Tuesday, August 5, 2008

University of North Texas Psychologist to Support U.S. Taekwondo Team





University of North Texas Psychologist to Support U.S. Taekwondo Team

From a UNT News Service press release

Many Americans only dream of attending an Olympic games in person.

But Karen Cogan, an assistant professor of psychology at UNT, has been invited to the Olympics three times to support U.S. athletes.

As a sport psychologist with the U.S. Olympic Taekwondo Team this year, Cogan will provide a listening ear and helpful advice to team members competing at the 2008 Summer Olympics in Beijing, China. She traveled with team members and their coaches to Beijing for an Olympic test event after attending a qualifying event to select the team members last year.

Cogan already has witnessed sport history made at two Winter Olympics – Salt Lake City in 2002 and Torino, Italy, in 2006. As a sport psychologist with the U.S. Freestyle Mogul Team, she helped to provide support to the coaches and athletes - including silver medalists Travis Mayer and Shannon Bahrke in 2002 and bronze medalist Toby Dawson in 2006.

"One of the administrators with the mogul team is now an administrator with the U.S. Olympic Training Center, and he recommended me to the team because I had done good work with the mogul team," Cogan says, adding that she accepted the job as sport psychologist in the 2008 Olympics even though she knew nothing about taekwondo, a Korean martial art and combat sport.

"I asked a lot of questions and learned the terminology. Just by watching, I picked up a lot of things," she says.

Taekwondo is famed for its use of kicking techniques, which distinguishes it from martial arts such as karate or southern styles of kung fu. Under Olympic rules, sparring takes place between two competitors in an area measuring 10 meters square. Each match or bout consists of three nonstop rounds of contact with rest between rounds. Points are awarded for permitted, accurate and powerful techniques to the legal scoring areas; light contact to a scoring area does not score any points.

Cogan says mental preparation and training for taekwondo athletes is, in some respects, very similar to that of other athletes, including the mogul skiers she's counseled.

"Personal issues and anxiety can get in the way of best performances. There's also pressure from well-meaning family members and friends who want to get tickets to competitions and have other requests, and the ability to handle media attention," she says.

Cogan works with athletes on:
  • relaxation
  • management of anxiety
  • positive thinking
  • goal setting
"I help them devise some sort of plan or routine leading into the competition that becomes more personal for each athlete," she says.

With the mogul team, Cogan helped competitors who were frustrated with lack of practice time on a course. She pointed out that the team had to make special arrangements before the competition season to go someplace where there is snow, and hope that there is enough snow for training.
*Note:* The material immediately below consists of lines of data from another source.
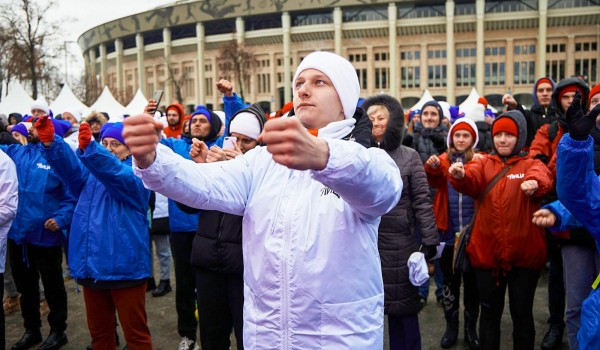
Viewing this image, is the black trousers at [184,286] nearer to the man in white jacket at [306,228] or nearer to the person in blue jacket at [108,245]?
the person in blue jacket at [108,245]

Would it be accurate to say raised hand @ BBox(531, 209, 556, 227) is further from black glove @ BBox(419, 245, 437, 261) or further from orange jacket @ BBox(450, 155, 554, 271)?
black glove @ BBox(419, 245, 437, 261)

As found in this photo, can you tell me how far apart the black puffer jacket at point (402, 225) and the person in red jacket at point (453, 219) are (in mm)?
665

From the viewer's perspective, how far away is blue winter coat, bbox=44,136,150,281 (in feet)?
12.2

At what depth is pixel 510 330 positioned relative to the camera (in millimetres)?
4926

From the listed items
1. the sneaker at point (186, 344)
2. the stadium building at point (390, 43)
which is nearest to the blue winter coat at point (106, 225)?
the sneaker at point (186, 344)

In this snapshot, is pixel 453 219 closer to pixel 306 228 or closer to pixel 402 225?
pixel 402 225

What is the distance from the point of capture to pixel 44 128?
3.66 metres

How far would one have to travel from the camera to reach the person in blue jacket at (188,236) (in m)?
4.63

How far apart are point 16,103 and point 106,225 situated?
1274cm

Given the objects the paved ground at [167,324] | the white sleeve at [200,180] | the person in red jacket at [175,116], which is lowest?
the paved ground at [167,324]

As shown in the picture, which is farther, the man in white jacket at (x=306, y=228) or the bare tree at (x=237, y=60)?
the bare tree at (x=237, y=60)

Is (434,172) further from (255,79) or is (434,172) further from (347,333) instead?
(255,79)

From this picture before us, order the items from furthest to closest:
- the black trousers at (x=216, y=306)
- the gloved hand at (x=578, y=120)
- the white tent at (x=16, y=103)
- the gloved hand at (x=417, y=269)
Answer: the white tent at (x=16, y=103), the gloved hand at (x=417, y=269), the black trousers at (x=216, y=306), the gloved hand at (x=578, y=120)

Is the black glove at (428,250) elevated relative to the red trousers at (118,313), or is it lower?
elevated
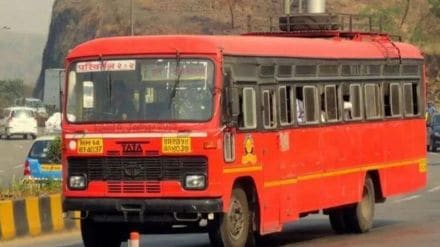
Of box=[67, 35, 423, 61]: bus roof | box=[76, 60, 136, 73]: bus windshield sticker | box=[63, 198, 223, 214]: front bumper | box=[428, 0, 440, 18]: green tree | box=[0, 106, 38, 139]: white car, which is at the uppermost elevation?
box=[428, 0, 440, 18]: green tree

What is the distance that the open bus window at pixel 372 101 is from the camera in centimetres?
2095

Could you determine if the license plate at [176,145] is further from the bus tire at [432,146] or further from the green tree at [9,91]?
the green tree at [9,91]

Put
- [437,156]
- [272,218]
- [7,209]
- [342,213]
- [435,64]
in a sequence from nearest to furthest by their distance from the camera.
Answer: [272,218] → [7,209] → [342,213] → [437,156] → [435,64]

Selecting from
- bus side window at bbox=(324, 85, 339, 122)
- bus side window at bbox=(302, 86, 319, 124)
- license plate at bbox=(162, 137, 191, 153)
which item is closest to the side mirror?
license plate at bbox=(162, 137, 191, 153)

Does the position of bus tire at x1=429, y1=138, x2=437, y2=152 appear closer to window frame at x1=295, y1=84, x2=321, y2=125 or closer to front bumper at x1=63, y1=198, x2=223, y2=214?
window frame at x1=295, y1=84, x2=321, y2=125

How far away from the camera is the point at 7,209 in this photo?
19.3 metres

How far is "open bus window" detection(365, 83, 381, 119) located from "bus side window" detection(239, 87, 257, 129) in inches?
167

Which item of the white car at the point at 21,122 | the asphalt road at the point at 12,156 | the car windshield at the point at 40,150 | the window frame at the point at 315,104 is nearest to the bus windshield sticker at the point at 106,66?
the window frame at the point at 315,104

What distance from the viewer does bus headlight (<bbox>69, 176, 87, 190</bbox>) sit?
1622cm

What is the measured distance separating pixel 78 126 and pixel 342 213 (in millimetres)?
5964

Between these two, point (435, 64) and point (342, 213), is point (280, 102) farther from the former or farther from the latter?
point (435, 64)

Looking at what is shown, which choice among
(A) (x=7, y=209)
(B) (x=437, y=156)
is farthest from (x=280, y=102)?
(B) (x=437, y=156)

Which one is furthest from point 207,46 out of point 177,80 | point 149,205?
point 149,205

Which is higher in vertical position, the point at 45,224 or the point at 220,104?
the point at 220,104
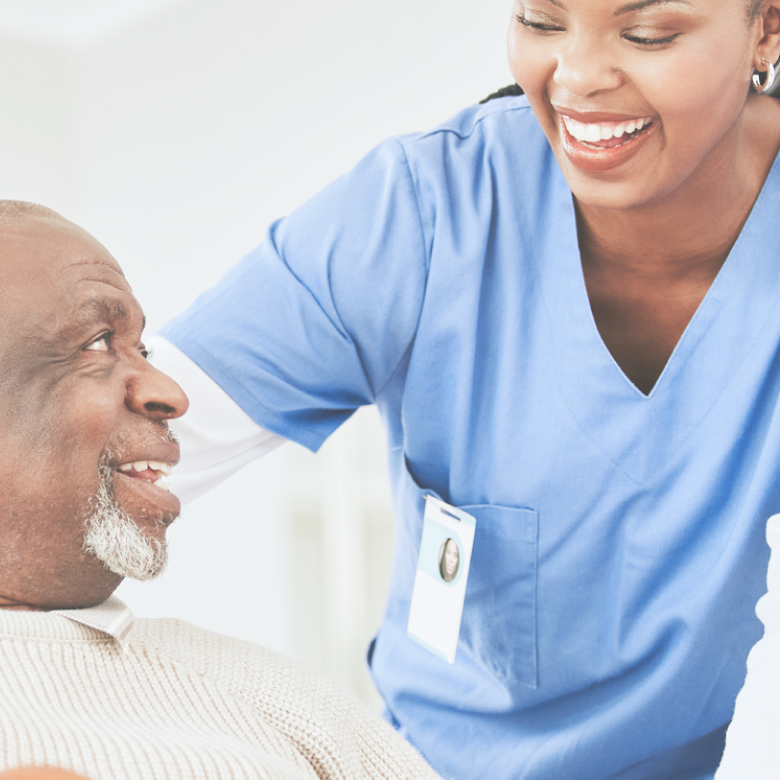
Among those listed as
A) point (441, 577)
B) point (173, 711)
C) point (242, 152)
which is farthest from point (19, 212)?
point (242, 152)

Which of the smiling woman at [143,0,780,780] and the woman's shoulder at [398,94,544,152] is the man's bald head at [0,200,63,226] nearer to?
the smiling woman at [143,0,780,780]

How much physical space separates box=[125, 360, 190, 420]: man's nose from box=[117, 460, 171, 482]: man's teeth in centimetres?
4

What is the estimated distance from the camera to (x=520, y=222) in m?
1.16

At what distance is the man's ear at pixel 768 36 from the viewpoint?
0.95 metres

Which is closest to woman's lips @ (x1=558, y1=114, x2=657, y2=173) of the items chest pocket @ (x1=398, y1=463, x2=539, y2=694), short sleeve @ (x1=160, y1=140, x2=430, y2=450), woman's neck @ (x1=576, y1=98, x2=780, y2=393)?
woman's neck @ (x1=576, y1=98, x2=780, y2=393)

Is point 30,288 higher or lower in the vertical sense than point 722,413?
higher

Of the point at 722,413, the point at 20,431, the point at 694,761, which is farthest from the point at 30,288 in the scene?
the point at 694,761

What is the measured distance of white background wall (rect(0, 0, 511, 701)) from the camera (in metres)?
3.01

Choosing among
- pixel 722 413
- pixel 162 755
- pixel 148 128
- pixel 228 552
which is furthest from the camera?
pixel 148 128

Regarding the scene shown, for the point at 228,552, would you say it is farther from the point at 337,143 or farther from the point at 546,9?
the point at 546,9

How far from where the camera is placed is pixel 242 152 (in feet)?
11.8

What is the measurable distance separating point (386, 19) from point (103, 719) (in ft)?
8.36

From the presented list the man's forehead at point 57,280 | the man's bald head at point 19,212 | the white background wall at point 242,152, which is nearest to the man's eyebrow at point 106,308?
the man's forehead at point 57,280

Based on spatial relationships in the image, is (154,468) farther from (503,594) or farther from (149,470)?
(503,594)
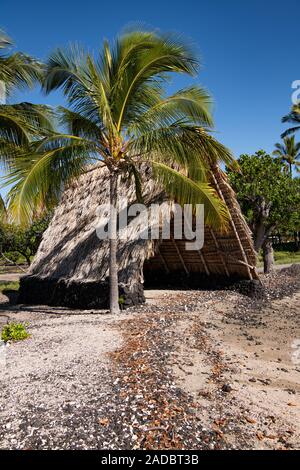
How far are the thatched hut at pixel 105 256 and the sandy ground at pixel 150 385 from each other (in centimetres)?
169

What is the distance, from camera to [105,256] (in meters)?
9.33

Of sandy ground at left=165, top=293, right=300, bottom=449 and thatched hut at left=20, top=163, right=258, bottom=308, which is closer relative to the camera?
sandy ground at left=165, top=293, right=300, bottom=449

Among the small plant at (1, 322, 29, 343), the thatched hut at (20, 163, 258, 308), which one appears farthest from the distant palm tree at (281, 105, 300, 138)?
the small plant at (1, 322, 29, 343)

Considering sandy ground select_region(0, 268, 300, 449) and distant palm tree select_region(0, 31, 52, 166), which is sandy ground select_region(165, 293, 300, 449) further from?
distant palm tree select_region(0, 31, 52, 166)

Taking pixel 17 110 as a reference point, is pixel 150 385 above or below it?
below

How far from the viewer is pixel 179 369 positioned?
458 cm

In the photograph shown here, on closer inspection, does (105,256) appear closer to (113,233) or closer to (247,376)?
(113,233)

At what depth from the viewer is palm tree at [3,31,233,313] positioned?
22.4 feet

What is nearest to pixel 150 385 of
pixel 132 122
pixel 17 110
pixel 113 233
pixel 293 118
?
pixel 113 233

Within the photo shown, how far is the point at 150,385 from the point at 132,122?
541 centimetres

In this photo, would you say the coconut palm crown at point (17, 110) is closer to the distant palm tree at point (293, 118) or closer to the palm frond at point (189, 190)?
the palm frond at point (189, 190)

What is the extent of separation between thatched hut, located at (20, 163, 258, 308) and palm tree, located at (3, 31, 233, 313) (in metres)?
1.33
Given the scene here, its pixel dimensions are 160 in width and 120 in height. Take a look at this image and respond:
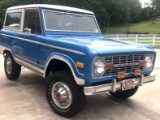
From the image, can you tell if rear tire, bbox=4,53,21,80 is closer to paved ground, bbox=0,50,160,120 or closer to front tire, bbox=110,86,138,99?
paved ground, bbox=0,50,160,120

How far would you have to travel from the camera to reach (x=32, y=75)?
7.54 metres

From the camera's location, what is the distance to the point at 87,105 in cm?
509

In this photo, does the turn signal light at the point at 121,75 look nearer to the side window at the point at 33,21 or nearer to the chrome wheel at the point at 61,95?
the chrome wheel at the point at 61,95

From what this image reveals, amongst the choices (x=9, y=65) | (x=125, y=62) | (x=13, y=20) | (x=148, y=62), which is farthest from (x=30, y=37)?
(x=148, y=62)

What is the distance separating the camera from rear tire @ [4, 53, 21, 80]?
6553 mm

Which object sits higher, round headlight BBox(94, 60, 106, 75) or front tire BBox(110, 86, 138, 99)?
round headlight BBox(94, 60, 106, 75)

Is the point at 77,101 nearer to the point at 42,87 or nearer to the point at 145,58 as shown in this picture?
the point at 145,58

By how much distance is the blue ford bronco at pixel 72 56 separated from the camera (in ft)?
13.0

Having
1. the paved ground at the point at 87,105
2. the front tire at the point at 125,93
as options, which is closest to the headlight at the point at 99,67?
the paved ground at the point at 87,105

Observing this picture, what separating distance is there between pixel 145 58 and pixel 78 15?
1995 millimetres

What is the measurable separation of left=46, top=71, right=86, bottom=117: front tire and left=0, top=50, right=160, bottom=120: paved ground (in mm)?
168

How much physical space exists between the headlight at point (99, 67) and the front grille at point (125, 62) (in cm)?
10

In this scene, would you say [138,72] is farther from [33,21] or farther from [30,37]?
[33,21]

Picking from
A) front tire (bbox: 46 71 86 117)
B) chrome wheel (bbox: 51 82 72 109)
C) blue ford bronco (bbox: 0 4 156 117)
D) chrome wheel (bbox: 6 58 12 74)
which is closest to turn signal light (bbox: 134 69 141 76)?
blue ford bronco (bbox: 0 4 156 117)
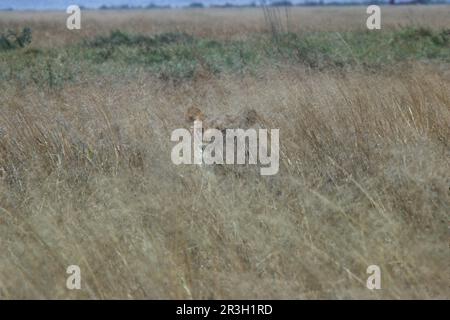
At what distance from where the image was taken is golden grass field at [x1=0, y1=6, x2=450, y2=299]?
9.68 ft

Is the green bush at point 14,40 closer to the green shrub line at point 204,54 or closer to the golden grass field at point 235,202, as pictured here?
the green shrub line at point 204,54

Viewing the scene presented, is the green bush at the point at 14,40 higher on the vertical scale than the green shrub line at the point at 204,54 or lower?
higher

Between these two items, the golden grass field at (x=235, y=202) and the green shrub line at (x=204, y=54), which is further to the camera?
the green shrub line at (x=204, y=54)

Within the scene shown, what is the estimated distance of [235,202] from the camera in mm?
3594

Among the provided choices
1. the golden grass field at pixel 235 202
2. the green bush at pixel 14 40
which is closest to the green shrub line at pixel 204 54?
the green bush at pixel 14 40

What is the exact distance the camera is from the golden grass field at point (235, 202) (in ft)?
9.68

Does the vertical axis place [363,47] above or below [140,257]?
above

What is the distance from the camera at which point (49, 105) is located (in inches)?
219

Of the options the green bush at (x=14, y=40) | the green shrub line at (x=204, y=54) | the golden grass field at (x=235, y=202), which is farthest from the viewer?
the green bush at (x=14, y=40)

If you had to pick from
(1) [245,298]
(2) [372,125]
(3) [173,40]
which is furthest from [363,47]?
(1) [245,298]

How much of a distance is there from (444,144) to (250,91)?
2.30m

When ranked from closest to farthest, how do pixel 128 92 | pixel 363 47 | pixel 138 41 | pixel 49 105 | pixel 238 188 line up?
pixel 238 188
pixel 49 105
pixel 128 92
pixel 363 47
pixel 138 41
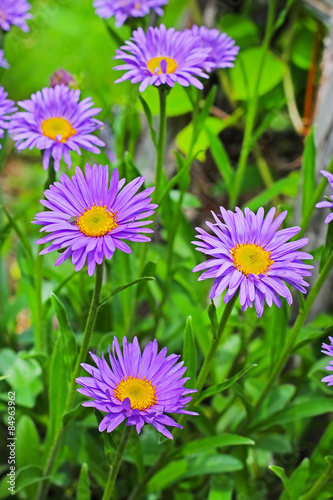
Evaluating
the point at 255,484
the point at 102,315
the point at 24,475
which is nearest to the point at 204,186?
the point at 102,315

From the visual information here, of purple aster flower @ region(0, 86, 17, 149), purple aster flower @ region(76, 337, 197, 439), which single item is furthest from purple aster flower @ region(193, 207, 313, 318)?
purple aster flower @ region(0, 86, 17, 149)

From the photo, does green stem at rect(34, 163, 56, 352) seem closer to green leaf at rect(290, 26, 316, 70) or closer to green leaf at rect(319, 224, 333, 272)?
green leaf at rect(319, 224, 333, 272)

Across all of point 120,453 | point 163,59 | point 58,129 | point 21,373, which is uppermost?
point 163,59

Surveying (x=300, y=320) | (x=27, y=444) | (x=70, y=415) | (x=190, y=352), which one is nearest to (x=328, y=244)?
(x=300, y=320)

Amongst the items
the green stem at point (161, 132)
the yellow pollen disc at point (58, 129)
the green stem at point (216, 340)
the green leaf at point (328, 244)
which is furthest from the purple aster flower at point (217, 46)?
the green stem at point (216, 340)

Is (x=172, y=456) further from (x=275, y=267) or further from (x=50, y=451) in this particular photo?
(x=275, y=267)

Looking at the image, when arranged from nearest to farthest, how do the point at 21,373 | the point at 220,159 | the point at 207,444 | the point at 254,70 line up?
the point at 207,444 → the point at 21,373 → the point at 220,159 → the point at 254,70

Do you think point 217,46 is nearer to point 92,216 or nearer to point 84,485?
point 92,216
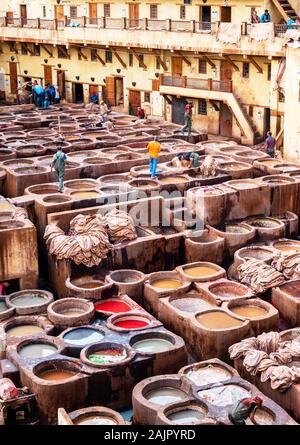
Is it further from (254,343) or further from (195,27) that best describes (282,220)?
(195,27)

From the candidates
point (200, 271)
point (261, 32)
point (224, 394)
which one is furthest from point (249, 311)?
point (261, 32)

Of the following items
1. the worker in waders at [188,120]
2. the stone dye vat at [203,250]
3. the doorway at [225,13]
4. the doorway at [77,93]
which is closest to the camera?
the stone dye vat at [203,250]

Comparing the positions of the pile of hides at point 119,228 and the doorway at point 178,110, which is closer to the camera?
the pile of hides at point 119,228

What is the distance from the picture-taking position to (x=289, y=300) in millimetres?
19781

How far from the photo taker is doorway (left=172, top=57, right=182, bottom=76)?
4148cm

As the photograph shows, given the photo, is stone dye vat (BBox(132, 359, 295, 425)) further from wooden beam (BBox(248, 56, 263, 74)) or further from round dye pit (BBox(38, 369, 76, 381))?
wooden beam (BBox(248, 56, 263, 74))

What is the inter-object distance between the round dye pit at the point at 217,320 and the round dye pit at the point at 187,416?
3.51m

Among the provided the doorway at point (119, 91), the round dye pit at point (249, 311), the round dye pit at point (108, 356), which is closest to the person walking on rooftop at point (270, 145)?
the round dye pit at point (249, 311)

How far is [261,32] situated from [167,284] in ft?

"They're lucky if they get 40 days on the snow during the training camps in a year," she says.

Instead of worrying about training conditions, taekwondo athletes may feel anxiety over their opponents, having to anticipate the others' techniques, and over scoring. Unlike mogul skiing - in which athletes compete for the fastest speed down a 27-degree hill that is between 755 and 885 feet high - taekwondo is "a very subjective sport" for scoring, Cogan says.

"Even if you have one of the best fights of your life, you can still lose based on the scoring. And coaches have believed there has been some bias against the U.S. by judges in the past, so it's hard for an athlete or coach to stay focused when he or she doesn't believe a fair call has been made," she says. "The competitions are also single elimination, so if the judging isn't fair, the athlete doesn't have a second chance."

Cogan says her biggest challenge with the taekwondo team, which has not had a formal sport psychology program in the past, is building strong enough relationships with the coaches and athletes so that they feel comfortable to talk to her, but not be intrusive. She has already conducted several interventions with team members.

"I have provided them with a firm foundation of mental skills, and now we are down to maintenance as they go into the Olympics," she says.